Wszyscy tworzymy grupę
Nieznające się koty niechętnie przebywają w grupach. Kiedy są do tego zmuszone np. bliskością dobrze zaopatrzonego śmietnika (dostępnością pożywienia), zwykle korzystając z niego, wybierają różne ramy czasowe żeby go odwiedzić. Unikają spotkań czy konfrontacji.
Inaczej jest w naszych domach. Jeśli w domu mieszka kilka kotów są zmuszone przez nas, do przebywania w swoim towarzystwie. Co więcej, w tych mieszkaniach przebywają jeszcze ludzie oraz inne istoty.
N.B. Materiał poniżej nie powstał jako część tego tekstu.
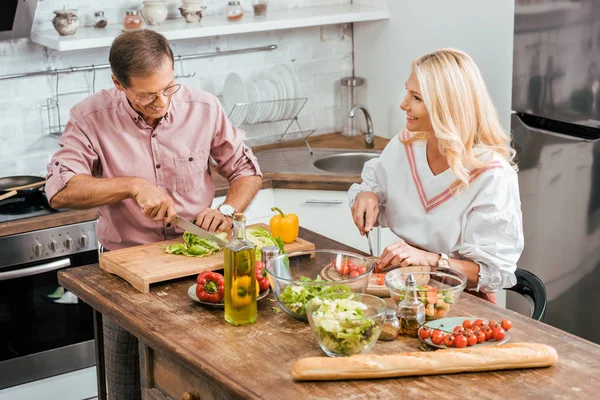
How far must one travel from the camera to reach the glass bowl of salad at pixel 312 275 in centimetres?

Kot musi sobie z tym wszystkim jakoś poradzić, stara się przystosować, ale nie zawsze mu się udaje.
Chcąc nie chcąc koty zaczynają funkcjonować w luźno powiązanej grupie, w której dość łatwo o konflikt i utratę poczucia bezpieczeństwa (tym bardziej, że są koty, które nigdy się do takiej sytuacji nie dostosują)
A sygnały dotyczące problemu są jasne: blokowanie dostępu do jedzenia, legowiska, zabawy i kuwety, stale wzmożona czujność kotów, nerwowe przemieszczanie się po domu lub stałe ukrywanie się w bezpiecznych miejscach, unikanie niektórych pomieszczeń. W końcu choroba somatyczna wywołana stresem.
Zastanawiające jak bardzo opiekunowie nie chcą dostrzegać takich konfliktów. A wystarczy poznać naturalne kocie zachowania, postępować w jak najbardziej naturalny dla kota sposób i starać się zapewnić kotom poczucie bezpieczeństwa.
Pamiętajmy, to my zdecydowaliśmy za kota, gdzie ma mieszkać. Nie decydujmy za niego jak ma się zachowywać, bo to przepis na kocią tragedię.